A test piece was sampled from the obtained electrodeposition coated steel sheet, and the surface thereof was cross-cut with a width of 0.1 mm and subjected to the following salt spray → dry → wet cycle test. After the completion of 45 cycles, the outer rust resistance was evaluated at the maximum blister width from the cross cut portion. A blister width of 1.5 mm or less was accepted.

[0023]

(Equation 1)

Ni and Co were prepared by chelating respective chlorides with ethylenediamine, and the pH was adjusted with NaOH.

[0025]

[Table 1]

[0026]

Example 2 In the plating film obtained in the same manner as in Example 1,
A low carbon steel sheet having a Fe% of 8 to 12% (sheet thickness 0.5 mm, coating weight 35 g / m ² ) was used as a starting steel sheet. The Fe content was adjusted by adjusting the alloying treatment time. Next, after temper rolling and treatment with an alkaline solution were performed under the conditions shown in Table 2, SiO ₂ -containing chromate treatment (Cr adhesion amount: 35 mg / m ² )
After applying, polyester powder coating (film thickness: 50μm),
A coated steel plate was obtained.

A test piece was sampled from the obtained coated steel sheet, and the surface thereof was cross-cut with a width of 0.1 mm.
After spraying NaCl spray at 500 ° C), the maximum blister width of the coating film from the cross cut portion was measured. Table 2 also shows the results
Are shown together.

[0028]

[Table 2]

[0029]

According to the present invention, it is understood that the corrosion resistance after coating is greatly improved as compared with the conventional one, and that a high corrosion resistance can be stably obtained. In particular, for alloyed plating layers
By setting the Fe content to 10% by weight or more, the corrosion resistance after painting is greatly improved.

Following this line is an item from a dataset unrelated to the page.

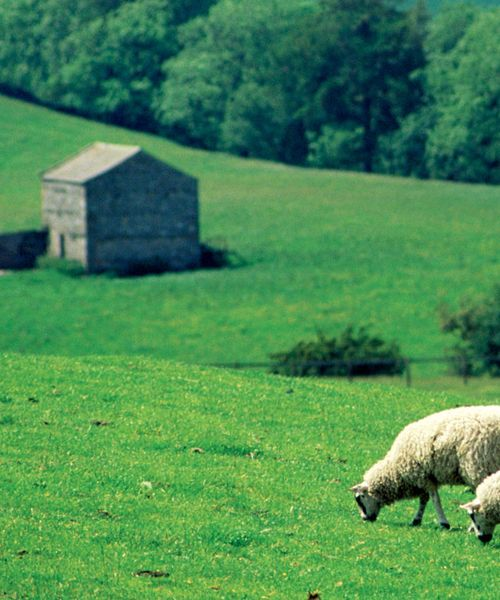 3 sheep grazing in grassy green field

 ──────────────────────────────────────────────────続 き Continuation of front page (56) References JP-A-4-143291 (JP, A) JP-A-2-258962 (JP, A) JP-A-2-274857 (JP, A) JP-A-54-1979 124838 (JP, A) JP-A-59-177381 (JP, A) JP-A-62-20880 (JP, A) JP-B-43-12974 (JP, B1)

Claims (2)

(57) [Claims] 1. A method for producing an alloyed hot-dip galvanized steel sheet, comprising the steps of:
= Temper rolling with elongation of 0.8% or less using rolls of 2.5 µm or less, and then an alkaline aqueous solution of pH 12 or more containing one or two types of Ni and Co in total of 0.01% to 0.5% by weight. A method for producing an alloyed hot-dip galvanized steel sheet having excellent corrosion resistance after painting, characterized in that the steel sheet is treated with a coating. 2. The Fe% in the plating film after the alloying treatment is reduced to 10%.
The method for producing an alloyed hot-dip galvanized steel sheet having excellent corrosion resistance after coating according to claim 1, wherein the content is not less than% by weight and chromate treatment is performed after the treatment with the alkaline aqueous solution.